(MATERIAL FOR THE TASK)
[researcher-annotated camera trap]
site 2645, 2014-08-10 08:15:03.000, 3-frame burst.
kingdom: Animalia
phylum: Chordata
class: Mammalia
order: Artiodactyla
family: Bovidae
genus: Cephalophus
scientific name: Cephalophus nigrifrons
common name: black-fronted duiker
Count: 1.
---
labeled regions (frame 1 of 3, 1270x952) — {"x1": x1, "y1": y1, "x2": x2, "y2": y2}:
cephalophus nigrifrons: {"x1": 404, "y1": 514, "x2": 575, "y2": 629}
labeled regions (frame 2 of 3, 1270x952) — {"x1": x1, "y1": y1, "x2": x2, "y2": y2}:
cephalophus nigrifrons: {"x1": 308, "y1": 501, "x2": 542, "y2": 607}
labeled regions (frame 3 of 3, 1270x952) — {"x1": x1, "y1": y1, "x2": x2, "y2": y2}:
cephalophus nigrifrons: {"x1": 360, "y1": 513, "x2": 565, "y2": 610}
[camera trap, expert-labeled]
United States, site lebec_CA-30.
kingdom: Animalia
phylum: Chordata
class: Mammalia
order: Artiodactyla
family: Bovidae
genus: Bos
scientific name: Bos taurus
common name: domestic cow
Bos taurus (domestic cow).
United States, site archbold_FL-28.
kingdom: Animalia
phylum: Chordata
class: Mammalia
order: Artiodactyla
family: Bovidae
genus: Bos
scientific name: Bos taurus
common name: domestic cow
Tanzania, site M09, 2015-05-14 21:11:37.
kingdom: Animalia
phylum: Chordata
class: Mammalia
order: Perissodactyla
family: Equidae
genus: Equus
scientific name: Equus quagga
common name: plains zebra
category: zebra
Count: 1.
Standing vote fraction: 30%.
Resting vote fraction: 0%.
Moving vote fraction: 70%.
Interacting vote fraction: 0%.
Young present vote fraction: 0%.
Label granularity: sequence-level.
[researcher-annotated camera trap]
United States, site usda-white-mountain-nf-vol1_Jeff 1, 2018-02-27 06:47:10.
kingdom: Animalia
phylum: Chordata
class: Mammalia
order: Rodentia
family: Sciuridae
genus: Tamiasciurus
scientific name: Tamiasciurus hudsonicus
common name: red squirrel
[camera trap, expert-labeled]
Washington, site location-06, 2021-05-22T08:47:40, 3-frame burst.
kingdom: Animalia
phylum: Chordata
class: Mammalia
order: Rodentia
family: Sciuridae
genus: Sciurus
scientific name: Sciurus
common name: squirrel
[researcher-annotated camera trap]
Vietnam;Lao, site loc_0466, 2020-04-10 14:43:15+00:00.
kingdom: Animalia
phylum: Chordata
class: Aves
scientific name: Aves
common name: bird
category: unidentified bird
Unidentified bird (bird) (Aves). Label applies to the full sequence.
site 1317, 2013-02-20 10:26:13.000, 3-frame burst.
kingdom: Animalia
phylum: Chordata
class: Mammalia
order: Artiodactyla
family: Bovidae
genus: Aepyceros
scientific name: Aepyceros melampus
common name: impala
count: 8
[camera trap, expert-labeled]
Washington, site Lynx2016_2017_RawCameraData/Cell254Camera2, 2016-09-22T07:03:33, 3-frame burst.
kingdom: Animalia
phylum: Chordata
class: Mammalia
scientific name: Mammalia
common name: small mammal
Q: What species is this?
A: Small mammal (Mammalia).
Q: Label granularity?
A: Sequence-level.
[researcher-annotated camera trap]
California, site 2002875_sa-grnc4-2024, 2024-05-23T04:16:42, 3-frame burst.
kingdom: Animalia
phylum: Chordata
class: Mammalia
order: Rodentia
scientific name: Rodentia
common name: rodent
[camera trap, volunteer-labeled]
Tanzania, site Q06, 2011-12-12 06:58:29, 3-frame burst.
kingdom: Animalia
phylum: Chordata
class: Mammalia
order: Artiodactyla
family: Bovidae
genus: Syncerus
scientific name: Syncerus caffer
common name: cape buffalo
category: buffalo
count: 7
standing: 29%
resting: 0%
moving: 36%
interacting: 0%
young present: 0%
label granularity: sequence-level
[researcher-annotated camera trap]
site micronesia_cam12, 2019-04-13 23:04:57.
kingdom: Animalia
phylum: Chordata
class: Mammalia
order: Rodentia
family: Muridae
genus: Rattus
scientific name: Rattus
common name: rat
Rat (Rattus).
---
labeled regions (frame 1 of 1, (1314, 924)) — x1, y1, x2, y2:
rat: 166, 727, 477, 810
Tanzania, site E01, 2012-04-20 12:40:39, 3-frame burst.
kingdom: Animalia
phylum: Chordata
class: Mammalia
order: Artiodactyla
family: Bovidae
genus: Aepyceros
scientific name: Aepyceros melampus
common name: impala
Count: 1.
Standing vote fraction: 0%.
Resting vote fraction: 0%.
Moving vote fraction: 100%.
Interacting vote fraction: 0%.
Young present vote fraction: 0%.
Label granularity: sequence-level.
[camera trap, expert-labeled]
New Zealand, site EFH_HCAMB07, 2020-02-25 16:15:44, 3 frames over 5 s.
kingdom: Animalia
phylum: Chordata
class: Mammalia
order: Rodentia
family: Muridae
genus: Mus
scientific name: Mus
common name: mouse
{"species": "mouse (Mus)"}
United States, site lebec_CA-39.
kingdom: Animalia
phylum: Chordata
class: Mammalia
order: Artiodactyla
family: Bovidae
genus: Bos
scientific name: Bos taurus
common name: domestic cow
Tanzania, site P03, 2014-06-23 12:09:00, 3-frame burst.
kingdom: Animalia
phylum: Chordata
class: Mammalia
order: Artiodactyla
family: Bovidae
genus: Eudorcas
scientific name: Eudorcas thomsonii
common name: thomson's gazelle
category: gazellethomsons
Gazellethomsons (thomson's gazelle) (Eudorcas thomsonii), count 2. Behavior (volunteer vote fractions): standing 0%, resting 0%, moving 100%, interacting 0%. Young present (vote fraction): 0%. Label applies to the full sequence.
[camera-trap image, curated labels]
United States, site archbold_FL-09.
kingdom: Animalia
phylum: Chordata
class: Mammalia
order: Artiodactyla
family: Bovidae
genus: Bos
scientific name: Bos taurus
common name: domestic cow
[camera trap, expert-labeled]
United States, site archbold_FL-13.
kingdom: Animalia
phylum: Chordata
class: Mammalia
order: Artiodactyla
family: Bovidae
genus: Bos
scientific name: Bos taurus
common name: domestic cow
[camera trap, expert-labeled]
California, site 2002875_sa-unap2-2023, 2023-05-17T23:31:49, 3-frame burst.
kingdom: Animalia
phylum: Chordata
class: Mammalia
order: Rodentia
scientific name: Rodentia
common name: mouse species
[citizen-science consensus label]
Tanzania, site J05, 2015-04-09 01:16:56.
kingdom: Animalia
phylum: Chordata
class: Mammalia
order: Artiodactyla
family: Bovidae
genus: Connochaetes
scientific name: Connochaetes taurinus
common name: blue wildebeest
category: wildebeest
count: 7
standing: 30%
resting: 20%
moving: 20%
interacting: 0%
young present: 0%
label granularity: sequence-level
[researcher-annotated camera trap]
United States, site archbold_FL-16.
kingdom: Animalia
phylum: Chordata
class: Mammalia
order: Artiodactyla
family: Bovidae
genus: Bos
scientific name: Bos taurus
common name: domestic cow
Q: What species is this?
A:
(End MATERIAL FOR THE TASK)
◆ **WHAT TO DO**
Each line above needs to be repeated exactly, with nothing omitted.

◆ **TASK RESULT**
[researcher-annotated camera trap]
site 2645, 2014-08-10 08:15:03.000, 3-frame burst.
kingdom: Animalia
phylum: Chordata
class: Mammalia
order: Artiodactyla
family: Bovidae
genus: Cephalophus
scientific name: Cephalophus nigrifrons
common name: black-fronted duiker
Count: 1.
---
labeled regions (frame 1 of 3, 1270x952) — {"x1": x1, "y1": y1, "x2": x2, "y2": y2}:
cephalophus nigrifrons: {"x1": 404, "y1": 514, "x2": 575, "y2": 629}
labeled regions (frame 2 of 3, 1270x952) — {"x1": x1, "y1": y1, "x2": x2, "y2": y2}:
cephalophus nigrifrons: {"x1": 308, "y1": 501, "x2": 542, "y2": 607}
labeled regions (frame 3 of 3, 1270x952) — {"x1": x1, "y1": y1, "x2": x2, "y2": y2}:
cephalophus nigrifrons: {"x1": 360, "y1": 513, "x2": 565, "y2": 610}
[camera trap, expert-labeled]
United States, site lebec_CA-30.
kingdom: Animalia
phylum: Chordata
class: Mammalia
order: Artiodactyla
family: Bovidae
genus: Bos
scientific name: Bos taurus
common name: domestic cow
Bos taurus (domestic cow).
United States, site archbold_FL-28.
kingdom: Animalia
phylum: Chordata
class: Mammalia
order: Artiodactyla
family: Bovidae
genus: Bos
scientific name: Bos taurus
common name: domestic cow
Tanzania, site M09, 2015-05-14 21:11:37.
kingdom: Animalia
phylum: Chordata
class: Mammalia
order: Perissodactyla
family: Equidae
genus: Equus
scientific name: Equus quagga
common name: plains zebra
category: zebra
Count: 1.
Standing vote fraction: 30%.
Resting vote fraction: 0%.
Moving vote fraction: 70%.
Interacting vote fraction: 0%.
Young present vote fraction: 0%.
Label granularity: sequence-level.
[researcher-annotated camera trap]
United States, site usda-white-mountain-nf-vol1_Jeff 1, 2018-02-27 06:47:10.
kingdom: Animalia
phylum: Chordata
class: Mammalia
order: Rodentia
family: Sciuridae
genus: Tamiasciurus
scientific name: Tamiasciurus hudsonicus
common name: red squirrel
[camera trap, expert-labeled]
Washington, site location-06, 2021-05-22T08:47:40, 3-frame burst.
kingdom: Animalia
phylum: Chordata
class: Mammalia
order: Rodentia
family: Sciuridae
genus: Sciurus
scientific name: Sciurus
common name: squirrel
[researcher-annotated camera trap]
Vietnam;Lao, site loc_0466, 2020-04-10 14:43:15+00:00.
kingdom: Animalia
phylum: Chordata
class: Aves
scientific name: Aves
common name: bird
category: unidentified bird
Unidentified bird (bird) (Aves). Label applies to the full sequence.
site 1317, 2013-02-20 10:26:13.000, 3-frame burst.
kingdom: Animalia
phylum: Chordata
class: Mammalia
order: Artiodactyla
family: Bovidae
genus: Aepyceros
scientific name: Aepyceros melampus
common name: impala
count: 8
[camera trap, expert-labeled]
Washington, site Lynx2016_2017_RawCameraData/Cell254Camera2, 2016-09-22T07:03:33, 3-frame burst.
kingdom: Animalia
phylum: Chordata
class: Mammalia
scientific name: Mammalia
common name: small mammal
Q: What species is this?
A: Small mammal (Mammalia).
Q: Label granularity?
A: Sequence-level.
[researcher-annotated camera trap]
California, site 2002875_sa-grnc4-2024, 2024-05-23T04:16:42, 3-frame burst.
kingdom: Animalia
phylum: Chordata
class: Mammalia
order: Rodentia
scientific name: Rodentia
common name: rodent
[camera trap, volunteer-labeled]
Tanzania, site Q06, 2011-12-12 06:58:29, 3-frame burst.
kingdom: Animalia
phylum: Chordata
class: Mammalia
order: Artiodactyla
family: Bovidae
genus: Syncerus
scientific name: Syncerus caffer
common name: cape buffalo
category: buffalo
count: 7
standing: 29%
resting: 0%
moving: 36%
interacting: 0%
young present: 0%
label granularity: sequence-level
[researcher-annotated camera trap]
site micronesia_cam12, 2019-04-13 23:04:57.
kingdom: Animalia
phylum: Chordata
class: Mammalia
order: Rodentia
family: Muridae
genus: Rattus
scientific name: Rattus
common name: rat
Rat (Rattus).
---
labeled regions (frame 1 of 1, (1314, 924)) — x1, y1, x2, y2:
rat: 166, 727, 477, 810
Tanzania, site E01, 2012-04-20 12:40:39, 3-frame burst.
kingdom: Animalia
phylum: Chordata
class: Mammalia
order: Artiodactyla
family: Bovidae
genus: Aepyceros
scientific name: Aepyceros melampus
common name: impala
Count: 1.
Standing vote fraction: 0%.
Resting vote fraction: 0%.
Moving vote fraction: 100%.
Interacting vote fraction: 0%.
Young present vote fraction: 0%.
Label granularity: sequence-level.
[camera trap, expert-labeled]
New Zealand, site EFH_HCAMB07, 2020-02-25 16:15:44, 3 frames over 5 s.
kingdom: Animalia
phylum: Chordata
class: Mammalia
order: Rodentia
family: Muridae
genus: Mus
scientific name: Mus
common name: mouse
{"species": "mouse (Mus)"}
United States, site lebec_CA-39.
kingdom: Animalia
phylum: Chordata
class: Mammalia
order: Artiodactyla
family: Bovidae
genus: Bos
scientific name: Bos taurus
common name: domestic cow
Tanzania, site P03, 2014-06-23 12:09:00, 3-frame burst.
kingdom: Animalia
phylum: Chordata
class: Mammalia
order: Artiodactyla
family: Bovidae
genus: Eudorcas
scientific name: Eudorcas thomsonii
common name: thomson's gazelle
category: gazellethomsons
Gazellethomsons (thomson's gazelle) (Eudorcas thomsonii), count 2. Behavior (volunteer vote fractions): standing 0%, resting 0%, moving 100%, interacting 0%. Young present (vote fraction): 0%. Label applies to the full sequence.
[camera-trap image, curated labels]
United States, site archbold_FL-09.
kingdom: Animalia
phylum: Chordata
class: Mammalia
order: Artiodactyla
family: Bovidae
genus: Bos
scientific name: Bos taurus
common name: domestic cow
[camera trap, expert-labeled]
United States, site archbold_FL-13.
kingdom: Animalia
phylum: Chordata
class: Mammalia
order: Artiodactyla
family: Bovidae
genus: Bos
scientific name: Bos taurus
common name: domestic cow
[camera trap, expert-labeled]
California, site 2002875_sa-unap2-2023, 2023-05-17T23:31:49, 3-frame burst.
kingdom: Animalia
phylum: Chordata
class: Mammalia
order: Rodentia
scientific name: Rodentia
common name: mouse species
[citizen-science consensus label]
Tanzania, site J05, 2015-04-09 01:16:56.
kingdom: Animalia
phylum: Chordata
class: Mammalia
order: Artiodactyla
family: Bovidae
genus: Connochaetes
scientific name: Connochaetes taurinus
common name: blue wildebeest
category: wildebeest
count: 7
standing: 30%
resting: 20%
moving: 20%
interacting: 0%
young present: 0%
label granularity: sequence-level
[researcher-annotated camera trap]
United States, site archbold_FL-16.
kingdom: Animalia
phylum: Chordata
class: Mammalia
order: Artiodactyla
family: Bovidae
genus: Bos
scientific name: Bos taurus
common name: domestic cow
Q: What species is this?
A:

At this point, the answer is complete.